Howard Becker, con la sua labeling theory, sposta l’attenzione sul processo sociale: non esiste un atto “deviato” in sé, è la reazione collettiva che lo definisce come tale.
La carriera deviante: come nasce un’identità deviante
Il concetto di carriera deviante sviluppato da Becker descrive un percorso graduale. Il punto di partenza è spesso una piccola infrazione, un comportamento marginale che lo studioso definirebbe “devianza primaria”. Se però l’individuo viene etichettato come “delinquente”, “ribelle”, “pericoloso”, può interiorizzare tale definizione e finire col comportarsi coerentemente con essa: si entra così nella “devianza secondaria”.
In questa prospettiva non è solo l’atto a contare, ma l’intero processo di reazioni sociali, stigmatizzazione, esclusione. La società, tentando di controllare la devianza, può finirne per alimentare una vera e propria identità deviante.
Criminalità come forma specifica di devianza
La criminalità rappresenta la dimensione della devianza che infrange norme giuridiche e viene sanzionata dallo Stato. Per i sociologi, però, non è semplicemente un elenco di reati, ma un fenomeno radicato in dinamiche economiche, culturali e relazionali.
Per Marx, la criminalità è legata alle disuguaglianze strutturali: sfruttamento, povertà e mancanza di opportunità aumentano la probabilità di comportamenti illegali.
Edwin Sutherland, con la teoria dell’associazione differenziale, ricorda che il crimine non è appannaggio delle classi svantaggiate: esistono anche forme di criminalità “rispettabile”, come quella dei colletti bianchi, nascosta nelle pieghe del potere economico e politico.

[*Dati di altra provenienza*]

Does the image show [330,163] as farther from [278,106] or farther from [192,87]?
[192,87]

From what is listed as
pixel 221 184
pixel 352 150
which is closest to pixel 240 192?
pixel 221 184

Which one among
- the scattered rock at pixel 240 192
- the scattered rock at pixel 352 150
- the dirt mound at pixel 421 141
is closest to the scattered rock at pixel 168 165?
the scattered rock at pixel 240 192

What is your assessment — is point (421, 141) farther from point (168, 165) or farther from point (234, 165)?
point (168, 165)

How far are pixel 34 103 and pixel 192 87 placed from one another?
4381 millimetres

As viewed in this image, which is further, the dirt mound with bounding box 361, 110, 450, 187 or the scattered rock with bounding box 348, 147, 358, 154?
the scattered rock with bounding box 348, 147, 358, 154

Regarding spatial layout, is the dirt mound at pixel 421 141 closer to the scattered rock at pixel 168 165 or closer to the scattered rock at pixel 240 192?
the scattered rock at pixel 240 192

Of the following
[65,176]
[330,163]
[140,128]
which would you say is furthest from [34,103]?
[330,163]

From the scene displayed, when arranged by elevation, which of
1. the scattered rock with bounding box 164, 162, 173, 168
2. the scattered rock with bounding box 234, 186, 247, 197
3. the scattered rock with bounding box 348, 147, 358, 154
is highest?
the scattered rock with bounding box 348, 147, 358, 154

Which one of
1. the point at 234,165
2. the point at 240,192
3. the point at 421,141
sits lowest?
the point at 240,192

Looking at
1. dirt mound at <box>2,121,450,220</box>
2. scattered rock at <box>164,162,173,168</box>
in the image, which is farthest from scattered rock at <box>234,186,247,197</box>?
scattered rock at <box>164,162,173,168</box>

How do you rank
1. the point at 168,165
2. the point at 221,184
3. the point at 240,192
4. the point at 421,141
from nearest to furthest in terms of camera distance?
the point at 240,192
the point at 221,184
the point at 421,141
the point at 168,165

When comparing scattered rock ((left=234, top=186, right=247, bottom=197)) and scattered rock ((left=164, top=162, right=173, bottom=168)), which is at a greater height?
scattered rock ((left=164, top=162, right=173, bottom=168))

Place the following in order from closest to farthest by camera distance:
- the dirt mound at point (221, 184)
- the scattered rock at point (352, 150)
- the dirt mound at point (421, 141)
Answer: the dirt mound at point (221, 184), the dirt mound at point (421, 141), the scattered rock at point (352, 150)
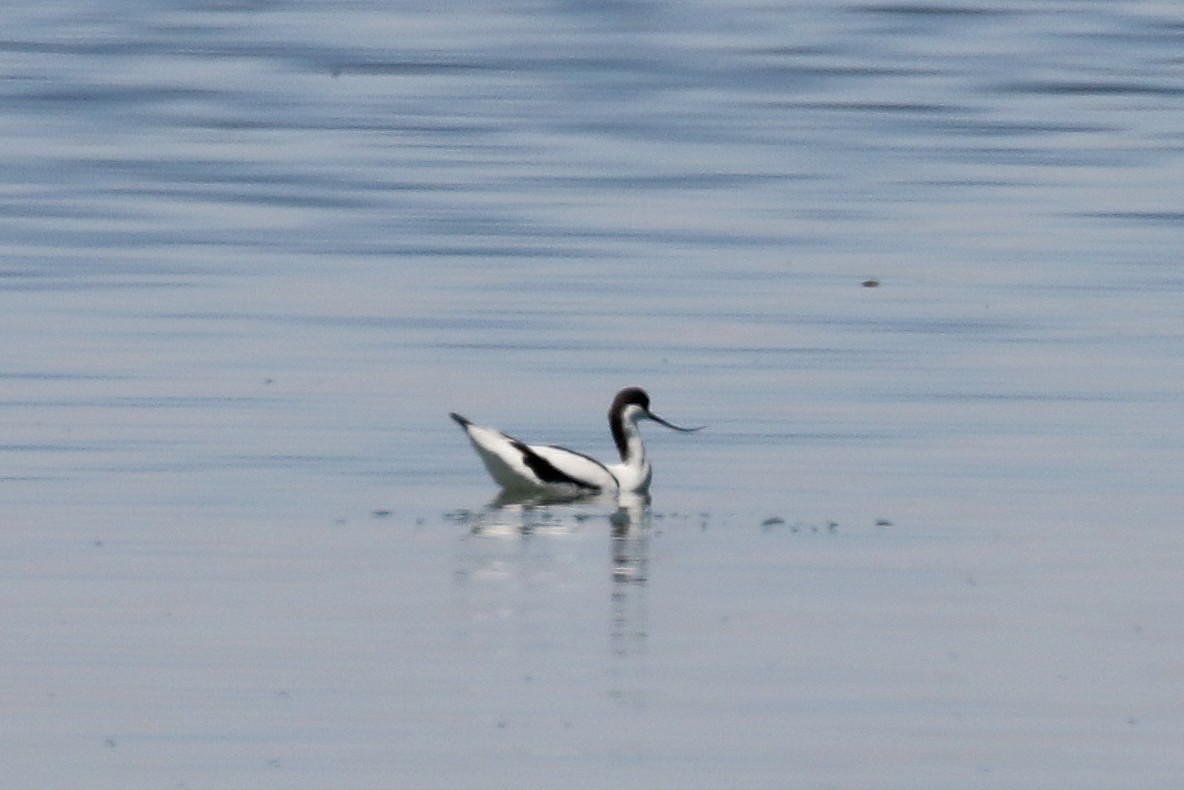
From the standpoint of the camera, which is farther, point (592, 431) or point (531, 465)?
point (592, 431)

Devianza, controllo sociale e i loro effetti
Ogni società mette in campo strategie di controllo per limitare o prevenire la devianza. Le sanzioni possono essere formali, come le leggi o le pene giudiziarie, oppure informali, come la disapprovazione, il ridicolo, l’esclusione.
Eppure, un controllo eccessivo può produrre effetti contrari: il carcere, per esempio, anziché riabilitare, spesso rafforza l’identità criminale, generando un ambiente separato con proprie regole e una forte solidarietà interna. È un paradosso che molti sociologi hanno messo in luce: i meccanismi pensati per ridurre la devianza possono, in alcuni casi, trasformarsi nel terreno su cui la devianza si consolida.